• [Provided passage]

Thanks for your explanation of "the basic that is not so basic as we
use to think".. For the first time, I'm beggining to understand the
meaning of "ground plane", specially with the concept of R.O.C. (very
good indeed!)..

Now, the mathematical part: So, I have two vectors of input and two
vectors of output. With them, I can extract the "transfer function" of
the pair of conductors? Is that right?

minor didactic point: you have two voltages at the input
which are components of a 2D vector, but other wise that is
right.
And, depending on this transfer function, it generates more or less
common or differential mode, right?

"generates" can mean several things, so I prefer to say
that the linear system (the transmission system) yields
Eigen modes that in many useful cases are exactly or
approximately the common mode and the differential mode.
Please, if you can, send me a numerical example of our hypothetical
situation, to make things clearer. If it's difficult, you can e-mail
it right to me...

OK, this is a sort of analogous dc circuits. I don't
recall if you said you are familiar with dc circuits, but
here goes.

• [Entries]
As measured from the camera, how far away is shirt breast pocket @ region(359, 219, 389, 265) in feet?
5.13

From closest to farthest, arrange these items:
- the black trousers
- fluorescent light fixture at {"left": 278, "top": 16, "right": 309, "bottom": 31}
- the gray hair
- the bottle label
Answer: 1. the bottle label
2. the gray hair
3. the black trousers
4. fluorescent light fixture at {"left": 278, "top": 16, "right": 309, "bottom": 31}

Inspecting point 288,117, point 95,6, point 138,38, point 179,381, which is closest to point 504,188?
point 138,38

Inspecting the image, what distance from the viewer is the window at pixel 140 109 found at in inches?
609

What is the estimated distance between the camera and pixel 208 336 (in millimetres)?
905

* * *

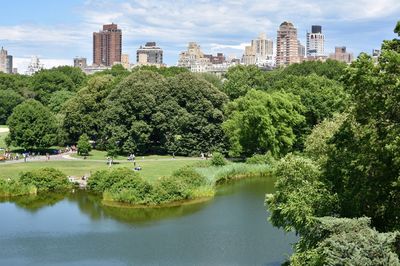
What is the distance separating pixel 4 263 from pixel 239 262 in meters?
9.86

• [Required work]
(1) In the forum thread on common and differential mode, what does the linear transmission system yield that in many useful cases are exactly or approximately the common mode and the differential mode?
(2) Go on with the forum thread on common and differential mode, starting right after its last sentence.
The records are separate material and have no connection to the forum thread on common and differential mode.

• [Results]
(1) Eigen modes.

(2)
First a nice system

V1in ---- 45 ohms -----+----- 45 ohms ---- V1out
|
10 ohms
|
V2in ---- 45 ohms -----+----- 45 ohms ---- V2out


ground ----------------------------------- ground.

so, if you do the equations you get

(V1out - V2out) = 0.1(V1in - V2in) and

(V1out + V2 out) = 1.0(V1out + V1out)

so in this system, the Eigen vectors are (1,-) and (1,1)
and the associated Eigen values are 0.1 and 1.0
or as an electrical engineer would say, the differential
mode gain is 0.1 and the common mode gain is unity.

If you put in V1in = -V2in = 1, the common mode
of the input vector is zero and the differential
mode is 2. So we expect the output common mode
to also be 0 and the output differential mode will
be +0.2


Here is a system with a slight impairment


V1in ---- 45 ohms -----+----- 45 ohms ---- V1out
|
10 ohms
|
V2in ---- 45 ohms -----+-+--- 45 ohms ---- V2out
|
1000 ohms
|
ground ------------------+---------------- ground.

In this system, a pure differential mode input will
produce and output that is mostly differential mode,
but there will be a small common mode component.
Like wise, an input that is purely common mode
V1in = V2in will produce and output that is mostly
common mode, but it will have a little bit of
differential mode. The system does have eigen
vectors and they are almost but not quite the common
mode and the differential mode. At this point, it
becomes a matter of judgment as to whether you
can ignore the slight deviations or not.




--
Achilles: I wish my wish would not be granted.
< an undescribable event occurs >
Achilles: What happened? Where's my Genie?
Tortoise: Our context got restored incorrectly.
Achilles: What does that cryptic comment mean?
Tortoise: The system crashed.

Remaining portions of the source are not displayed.